:: Selected excerpt

Data curation and label definition add another layer of difficulty. Capacity is often interpreted by different criteria across sources, for example, Davisson (1972) and other offset capacity methods fail to account for capacity dependence on displacement, which also introduces label noise into supervised learning. Soil indices and in situ measurements may also come from different test protocols and depths. Simple averaging along the embedded length removes position information that controls the mobilization of shaft and tip resistance. Layer aware encodings that preserve the profile can carry more information about where strength and density reside, while average encodings are easier to assemble but risk blurring tip effects and stiff interlayers.
In this study the effect of data representation and sample size on the predicted ML capacity are explored, using a database of 546 load tests in a variety of soils. First, 12 feature sets were assembled to test how input design influences MLP performance (Table 1). The first set uses only geometric pile properties because prior studies showed that capacity can be interpreted based on pile geometry alone (Ozturk et al., 2023b). The second set compresses soil variable into averages over the embedded length and serves as the baseline. The remaining sets preserved depth information by sampling each soil variable at five fixed fractions of the embedded length and also included the properties at the tip as the sixth layer. Within this stratified family, individual variables and small groups are paired with geometry to account for performance gain due to using combinations of variables shown in Table 1. Each of the 12 configuration is trained with the same workflow and tuned with Optuna (Akiba et al., 2019) using 500 trials so that differences in accuracy reflect feature content rather than search effort. This design tests whether layered profiles carry more information than averages and which features contribute most when used alone with geometry or in combination.

::::

Stated task:
Please answer these questions from the excerpt on pile capacity prediction:
(a) What do Davisson (1972) and other offset capacity methods fail to account for?
(b) How many load tests are in the database?
(c) How many Optuna trials were used to tune each configuration?

:: Raw data

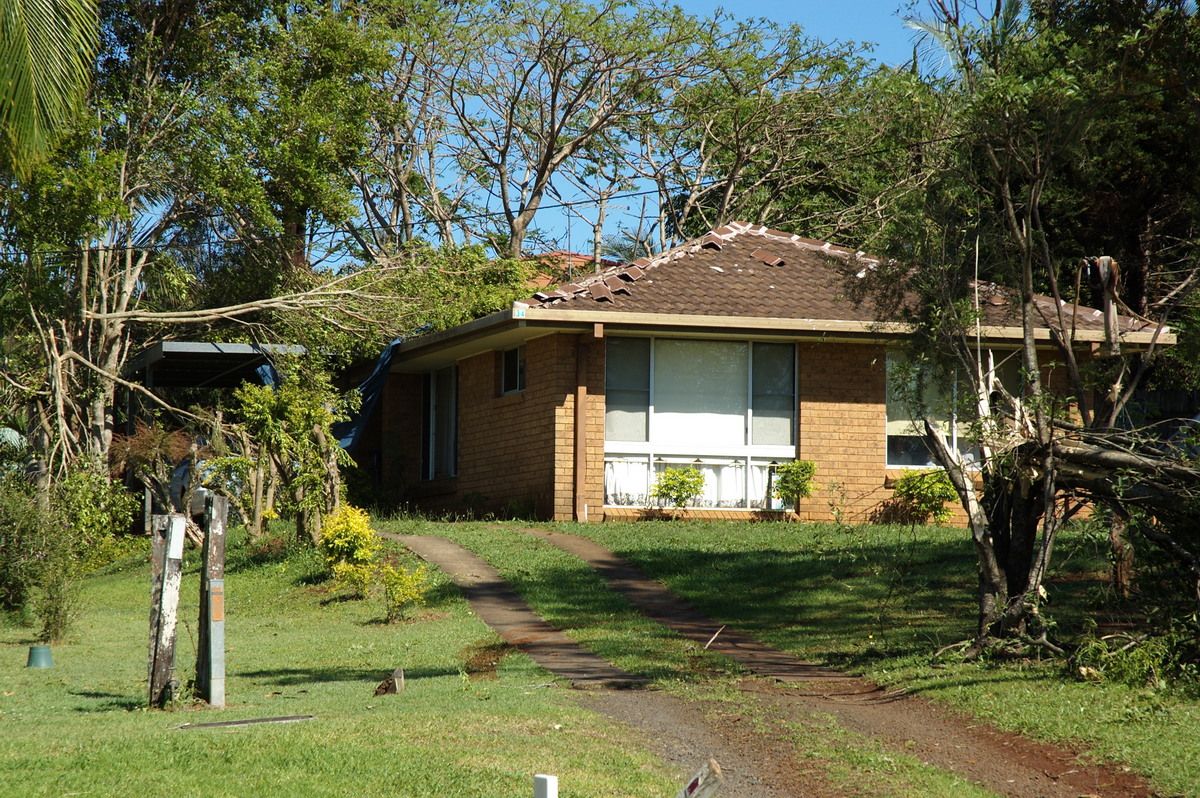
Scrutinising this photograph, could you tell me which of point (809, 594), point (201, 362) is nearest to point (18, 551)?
point (201, 362)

::::

Solution to this task:
(a) Capacity dependence on displacement.
(b) 546.
(c) 500.